He talks about how you don't need to have a sample at the start point of the sound - i.e. that the start times of sounds aren't quantized to the sample rate. I totally get that and his animation is great for explaining that.
However, his samples seem to move perfectly smoothly and aren't quantized to available bit-depth values at his sample positions.
Would this mean that the start time of a sound is quantized to some combination of bit depth and sample rate?
Of course there's only one meaningful follow up and that is "if that's true, does it matter?" I'm guessing the answer is "no because you can't tell that fine grained a change"
"The start time of sound..."—that's a dicey proposition to start with. Let's say I'm recording myself, digitally, playing piano and singing. There will be a gap of "nothing"—not really nothing but probably a little hiss of the mic preamps, too low to hear. I could digitally edit that out, so it's maybe a few zeros, then the rising samples of my first note. But even that, if you zoom in closely enough, probably starts out below the noise floor of the mic and preamps. Or, if I'm using a gate, then the gate dictates where the rising edge is, but will lag reality. Not trying to be annoying, it's just ambiguous exactly where a sound "starts" out of supposed silence. So, is it really that important that the digital recording "starts" where the sound does? considering your ear or a gate circuit can't tell, exactly?
Further, strictly speaking, any signal that is time limited by definition can't be frequency limited—and since the sampling theorem requires that the signal be bandlimited to below half the sample rate, you can't sample anything with an arbitrary start time. (Yes, even a 1 kHz sine wave that starts at an arbitrary time is not bandlimited.) OK, so we slap a lowpass filter in front. Well, if we continue to be a stickler, a perfect linear phase lowpass would require an infinite time in front of the start, so we're screwed there, but let's get realistic and say that a practical filter won't be perfect, but it will only be wrong for a short time, linear phase or otherwise.
And that's the bottom line—we get close enough, and we don't even try to catch the supposed first sample anyway.

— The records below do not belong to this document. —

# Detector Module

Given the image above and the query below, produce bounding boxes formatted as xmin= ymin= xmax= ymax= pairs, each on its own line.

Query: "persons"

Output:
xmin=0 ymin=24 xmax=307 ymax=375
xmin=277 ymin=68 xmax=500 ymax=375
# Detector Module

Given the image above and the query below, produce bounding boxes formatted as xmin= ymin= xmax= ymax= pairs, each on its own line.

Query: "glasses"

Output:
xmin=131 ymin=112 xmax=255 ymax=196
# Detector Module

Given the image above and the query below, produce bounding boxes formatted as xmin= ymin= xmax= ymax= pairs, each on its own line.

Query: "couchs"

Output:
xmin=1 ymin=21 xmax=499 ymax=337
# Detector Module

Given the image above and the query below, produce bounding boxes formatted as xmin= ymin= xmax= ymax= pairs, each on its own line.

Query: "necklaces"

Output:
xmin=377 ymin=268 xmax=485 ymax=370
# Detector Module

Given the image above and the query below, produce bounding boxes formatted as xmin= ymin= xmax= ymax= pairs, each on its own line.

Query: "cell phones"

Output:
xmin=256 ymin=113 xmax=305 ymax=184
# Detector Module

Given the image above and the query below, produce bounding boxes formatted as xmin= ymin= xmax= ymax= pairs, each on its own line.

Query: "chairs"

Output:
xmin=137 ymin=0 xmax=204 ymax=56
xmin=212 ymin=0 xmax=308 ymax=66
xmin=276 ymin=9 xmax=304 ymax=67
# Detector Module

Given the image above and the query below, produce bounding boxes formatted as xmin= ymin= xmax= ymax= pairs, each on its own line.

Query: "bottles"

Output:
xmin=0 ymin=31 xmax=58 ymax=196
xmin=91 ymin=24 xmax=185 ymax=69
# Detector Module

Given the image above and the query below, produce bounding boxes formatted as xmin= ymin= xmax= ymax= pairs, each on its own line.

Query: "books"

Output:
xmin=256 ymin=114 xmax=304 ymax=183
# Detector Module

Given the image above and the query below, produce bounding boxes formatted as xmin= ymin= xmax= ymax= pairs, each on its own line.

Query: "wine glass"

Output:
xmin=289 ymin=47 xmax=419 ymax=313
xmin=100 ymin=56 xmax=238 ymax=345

So, back to sampling: The most important thing to understand is that individual samples don't mean much. It's the train of samples that matters. The original signal itself is modulated by a pulse train (PCM—Pulse Code Modulation; pulse amplitude modulation, coverted to "codes"—digital values). That's the key to why sample rate doesn't determine timing resolution (as long as bandwidth is below half the sample rate—this restriction itself puts limits on how fast timing features can change).
Hope that helps, but let me know if you would like me to expand on any of that (especially the last past, I suspect).